Un'altra volta era il pescatore che passava con il cesto di pesci e mi
diceva: Allora come va? Eh, niente, ho il frigorifero vuoto (frigorifero che
peraltro non funzionava). E lui mi lasciava un paio di pesci da cucinare.-
Ma non ho il gas, dicevo io. E tu vai dalla vicina a cucinarli – rispondeva
lui. Perché qui c'è questa solidarietà fra poveri. Nessuno ti nega un piatto
da mangiare, un panino col burro o qualcosa del genere; certo se questo
avviene tutti i giorni la gente si stufa. A differenza dell'alta società o
della classe media dove prima avevo vissuto, io qui in favela ho trovato dei
fratelli, gente che mi ha dato da mangiare, che mio scopavano la casa quando
sono stato male.”

Daniele mi mostra la ferita al piede. – Cosa ti è successo al piede –
domando io.

Mi ero ferito al piede scivolando su una roccia e battuto la testa cadendo.
Non era niente di grave, anche se la ferita era profonda. qualcosa che
normalmente dopo tre, quattro giorni passa via. Invece questa volta senza
capire perché le due ferite non si chiudevano; passano i giorni e la faccia
mi si gonfia, si riempie di pus, mentre il piede peggiora sempre più
impedendomi di andare a lavorare, di fare queste scale che ci separano dal
mondo cosiddetto civile. Io sopravvivevo come ho detto per la solidarietà
dei vicini.

Sopravviene una necessità, dovevo portare alla scuola della Casa d'Italia di
cui sono Direttore Culturale, i compiti d'Italiano di 5 dottori del San
Raffaele. Questi documenti viene a consegnarmeli una pediatra che fa parte
del gruppo, ma mi aspetta naturalmente all'entrata della favela. Sono
costretto a fare la scala. Mi faccio sorreggere da un amico e raggiungo in
cima la pediatra. Questa, non appena mi vede mi dice che non mi lascia
tornare giù perché un'infezione di quel tipo poteva arrivare al cervello da
un momento all'altro e mi porta al San Raffaele dove resto ricoverato per
quattro giorni. L'infezione viene tamponata, il pus se ne va e mi dimettono
con l'indicazione di continuare con l'antibiotico. A casa trovo una bella
sorpresa, dei ladri sicuramente di fuori, mi avevano rubato la telecamera,
il mio strumento di lavoro e la cassetta degli attrezzi che avevo portato da
Milano. Tiro avanti, ma le ferite continuano a non rimarginarsi, il germe
era più forte dell'antibiotico che prendevo. Non riesco a muovermi, non
riesco a lavorare, il fisico annullato, lo spirito a pezzi, 45 giorni
terribili. Mi richiama un giorno la pediatra per domandarmi come stavo. Io
le spiego che tutto era peggio di prima e lei mi fa ricoverare di nuovo al
san Raffaele. Sorretto da due amici rifaccio le scale, lei è la che mi
aspetta, mi ficco in macchina e via all'Ospedale. Qui mi fanno tutti gli
esami del sangue che sembrava a posto, ma scoprono che un batterio ben
resistente si era annidato nel nervo del gomito e li si riproduceva
abbassando le mie difese immunitarie ed impedendo dunque alle ferite di
rimarginarsi. 15 antibiotici, antitrombotico, la cremina per il braccio, e
dopo 20 giorni, l'8 gennaio, giorno del mio compleanno, esco dall'ospedale
guarito, ma sempre senza una lira e senza lavoro. All'uscita incontro
Massimo Bono, un amico che conoscevo da tempo che si occupava degli italiani
indigenti all'estero che portava il figlioletto a fare dei controlli
all'ospedale. E' lui che per primo si è interessato al mio stato
esistenziale e ad aiutarmi ad uscire da questo tunnel.”

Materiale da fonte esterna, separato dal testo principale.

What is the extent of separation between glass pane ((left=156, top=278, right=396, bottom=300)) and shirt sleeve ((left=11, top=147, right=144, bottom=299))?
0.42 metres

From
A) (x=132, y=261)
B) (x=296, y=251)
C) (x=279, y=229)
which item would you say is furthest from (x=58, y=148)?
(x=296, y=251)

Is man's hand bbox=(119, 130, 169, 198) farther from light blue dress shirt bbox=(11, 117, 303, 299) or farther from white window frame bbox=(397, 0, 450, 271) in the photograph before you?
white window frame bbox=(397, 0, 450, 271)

Ma tu che bazzicavi la casa d'Italia – dico io – non hai provato a
rivolgerti al Console?

Sinceramente no, – mi risponde Daniele – ero sfiduciato per i rapporti avuti
con il Console precedente, una persona che si disinteressava assolutamente
dei problemi degli italiani qui a Bahia. Per questa sfiducia antica non mi
ero rivolto al Console di qua che fortunatamente era cambiato; con il Dr.
Pisanu, ho parlato quando mi ha chiamato per comunicarmi la liberazione di
un modesto ma molto benvenuto contributo finanziario del Consolato di Rio de
Janeiro.

Adesso si sta muovendo per aiutarmi a trovare un lavoro anche l'Associazione
dei lombardi nel mondo, speriamo bene.

Senti Daniele, – domando – cosa posso fare per te?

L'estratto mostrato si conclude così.